Oleh: Dr. Ilham Kadir, MA, Peneliti MIUMI; Pimpinan BAZNAS Enrekang
Lontar.id – Ditilik dari sudut bahasa, miskin berarti lemah ekonomi, papa, dan hina. Dari sudut istilah, berarti tidak memiliki harta atau penghasilan yang cukup untuk menutupi kebutuhan hidupanya selama sebulan.
Kondisi miskin sedikit lebih baik dibandingkan fakir, sebab yang disebut fakir adalah mereka yang tidak memiliki harta dan penghasilan untuk menutupi kebutuhan hariannya.
Golongan tersebut kebanyakan berasal dari lansia dan cacat permanen yang tidak memungkinkan untuk berkeja dan menghasilkan upah, pendapat ini diperkuat oleh beberapa ulama besar, termasuk Qatadah.
Beda antara fakir dan miskin juga dilihat dari sisi usahanya mendapatkan makanan harian, umumnya golongan miskin masih berupaya keliling tempat meminta-minta, mencari recehan dan sesuap nasi, sedangkan fakir hanya diam di rumah menunggu uluran tangan.
Dalam kenyataannya, baik Alquran maupun hadis kerap menggunakan kata miskin dibandingkan dengan fakir, sebab posisi keduanya kerap bergantian.
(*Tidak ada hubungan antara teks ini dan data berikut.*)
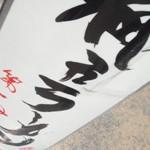 神戸ラーメン「第一旭」八丁堀店で 焼きラーメン違いを思ふ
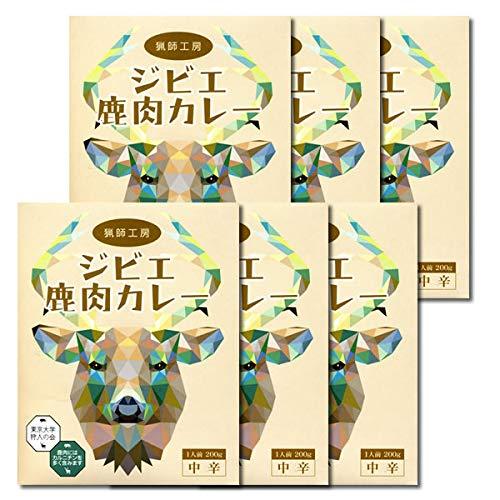 埼玉ご当地カレー 猟師工房 ジビエ鹿肉カレー 200g×6食まとめ買いセット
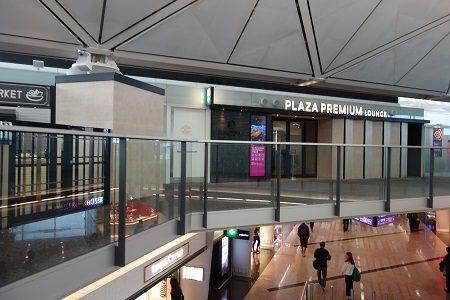 プライオリティパスでラウンジ利用 香港空港プラザプレミアムラウンジ編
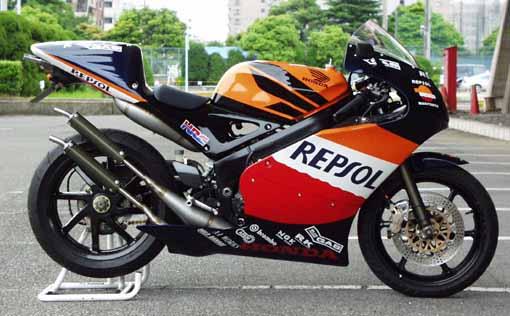 repu1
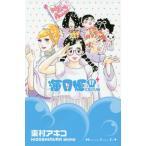 海月姫 17 (KISS KC)/東村アキコ/著(コミックス)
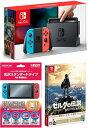 【ギフト商品】おまけ付★新品 Nintendo Switch Joy-Con (L) ネオンブルー/ (R) ネオンレッド+ゼルダの伝説 ブレス オブ ザ ワイルド 〜冒険ガイドブック付き〜
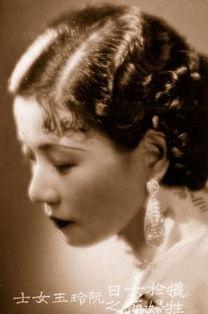 一代名伶阮玲玉生前影像 国际妇女节服药自杀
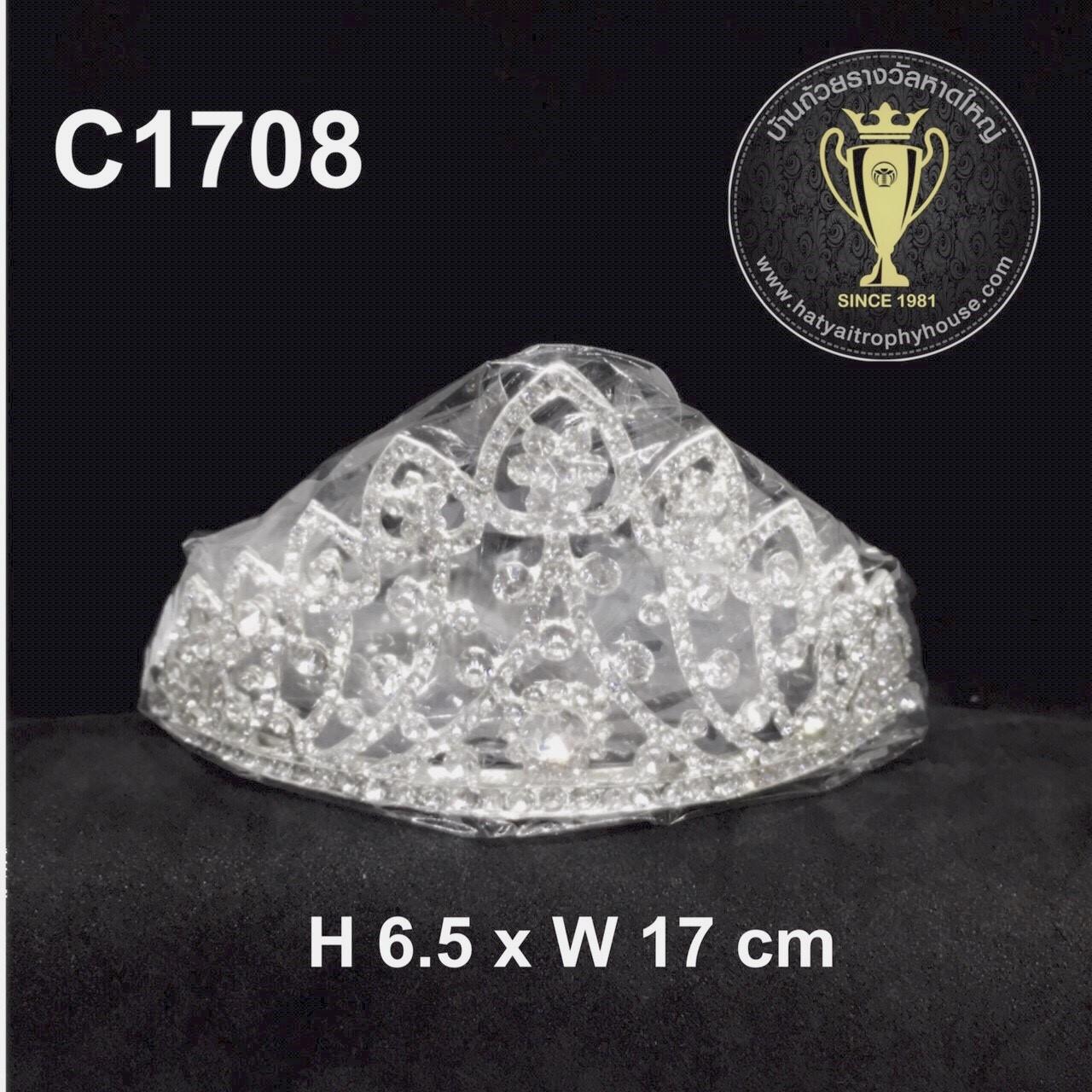 C1708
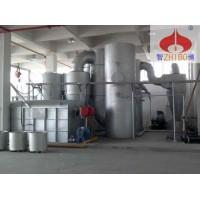 ZBFSL-干餾式貴金屬系列碳化爐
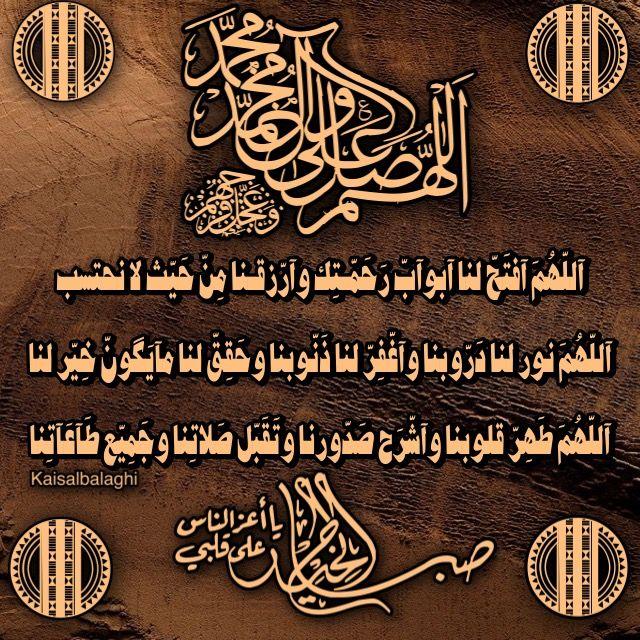Pin By Kais Albalaghi On أهل البيت عليهم السلام Arabic Arabic Calligraphy Calligraphy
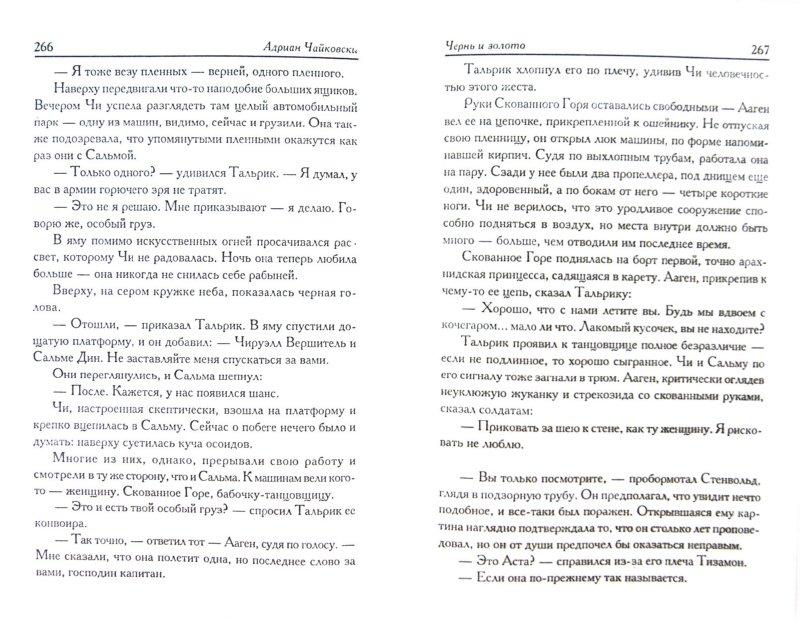 Иллюстрация 1 из 15 для Чернь и золото - Адриан Чайковски | Лабиринт - книги. Источник: Лабиринт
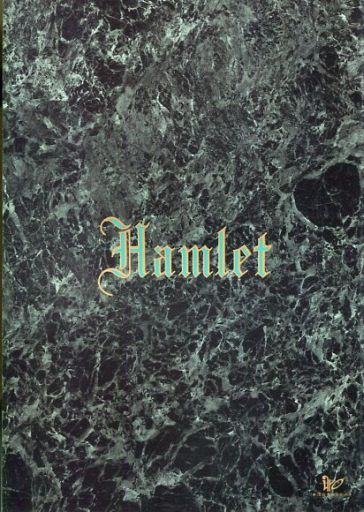 【中古】パンフレット パンフ)ハムレット 1993年版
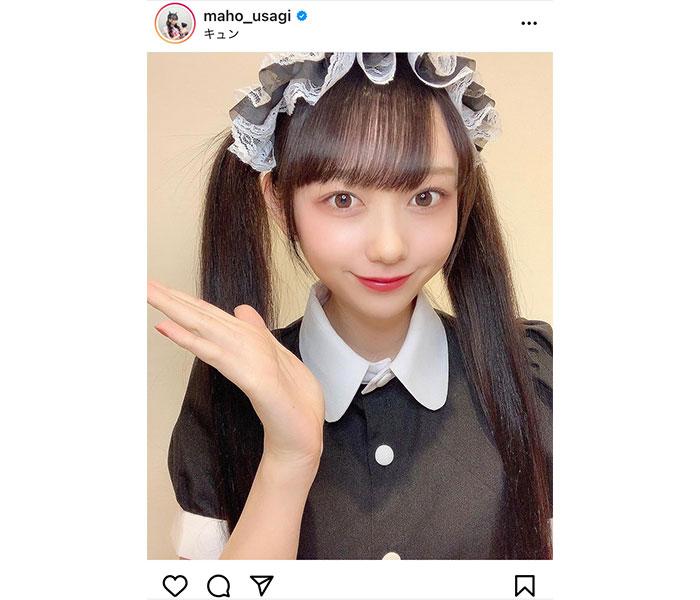 AKB48 大盛真歩、愛を込めたメイド衣装に「萌え萌えキュン」!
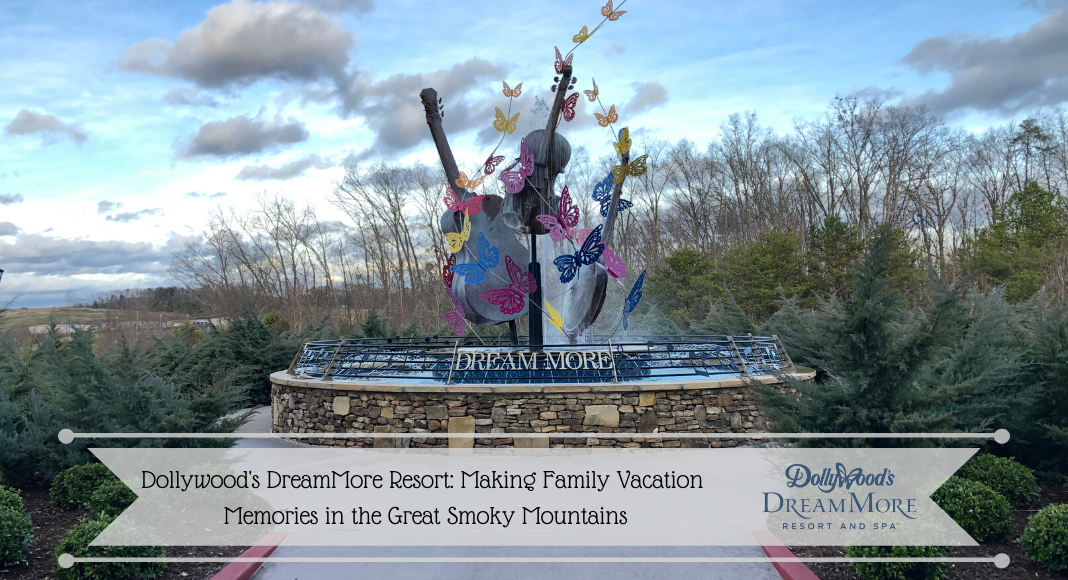 The colorful fountain featuring guitars and butterflies outside Dollywood's DreamMore Resort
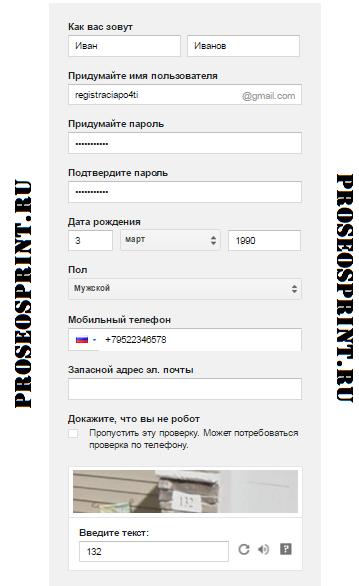 google почта зарегистрироваться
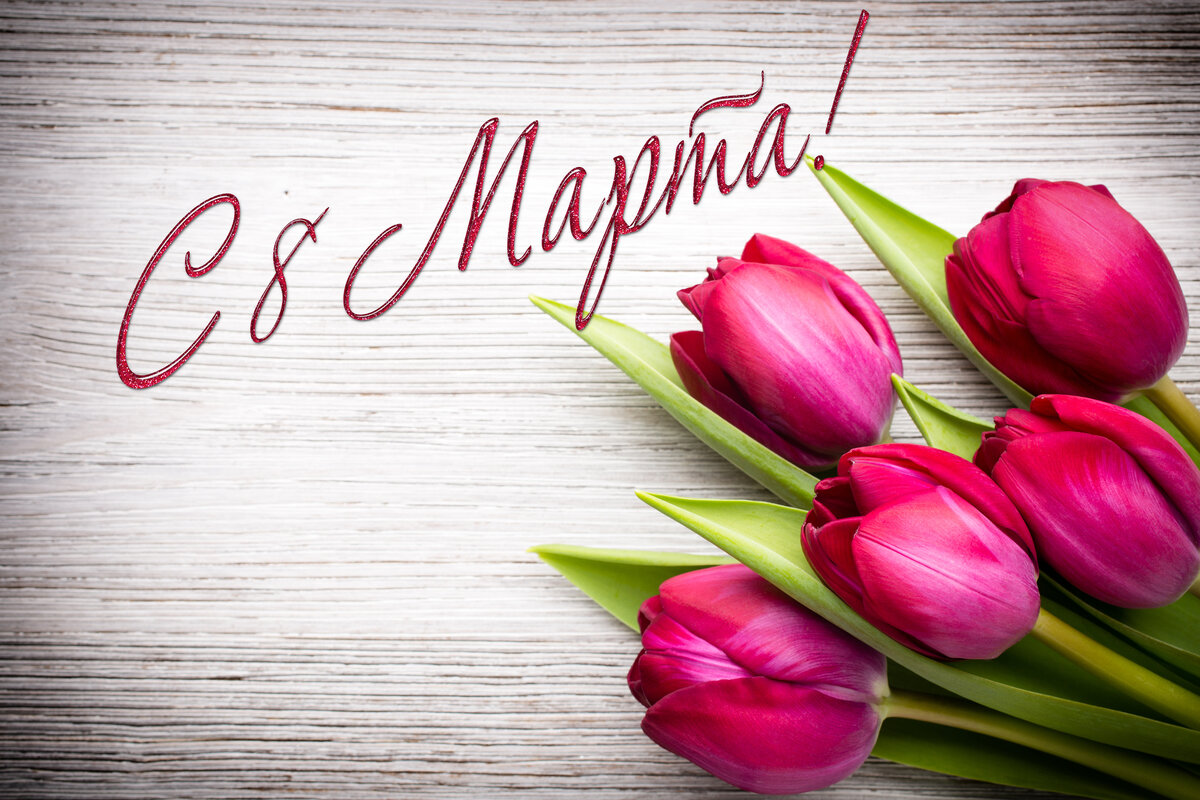 Тюльпаны к 8 марта открытка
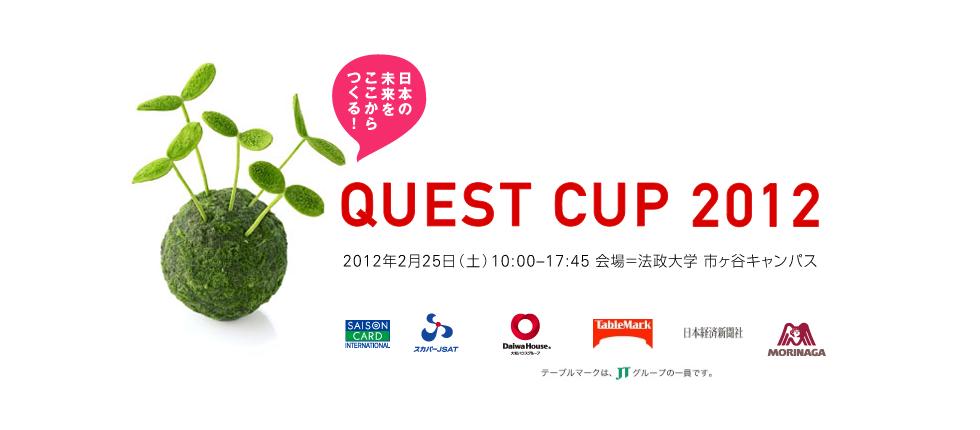 「クエストカップ2012全国大会」開催のお知らせ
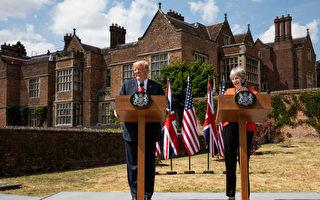 川普和英首相聯合記者會:兩國關係最特殊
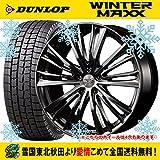 【14インチ】 スタッドレス 165/55R14 ダンロップ ウインターマックス WM01 レイズマルカ ブロッケン DS45 タイヤホイール4本セット 国産車 ウィンターマックス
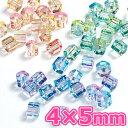 ヴィトライユビーズ ガラス 4×5mm 15個|ビーズ|パーツ|ガラスビーズ|ヴィトライユ|手芸|手作り|アクセサリー|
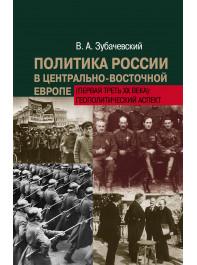 Политика России в Центрально-Восточной Европе (первая треть ХХ века): геополитический аспект
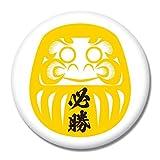 《受験 合格 当選 祈願 風水》必勝だるま缶バッチ 44mm(黄色)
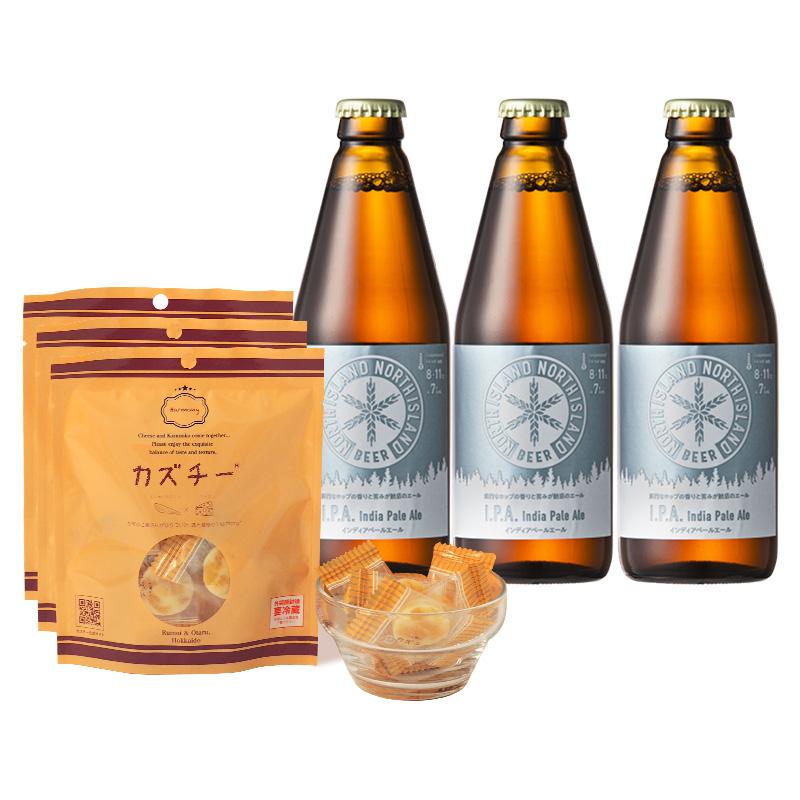 カズチー3袋+ノースアイランドビール インディアペールエール 3本セット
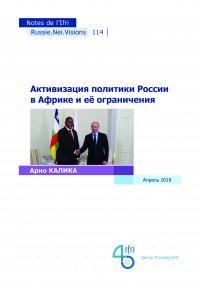couv_rnv114_ru_page_1.jpg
Selain itu, dua kondisi tersebut merupakan bagian dari golongan yang wajib dibantu dari berbagai sisi, terutama pemenuhan kebutuhan hidup.
Dewasa ini, sudah banyak lembaga yang didirikan untuk mengukur batas garis kemiskinan, hanya saja satu lembaga dengan lainnya kerap berbeda sebab berbeda dalam menentukan indikator penelitian.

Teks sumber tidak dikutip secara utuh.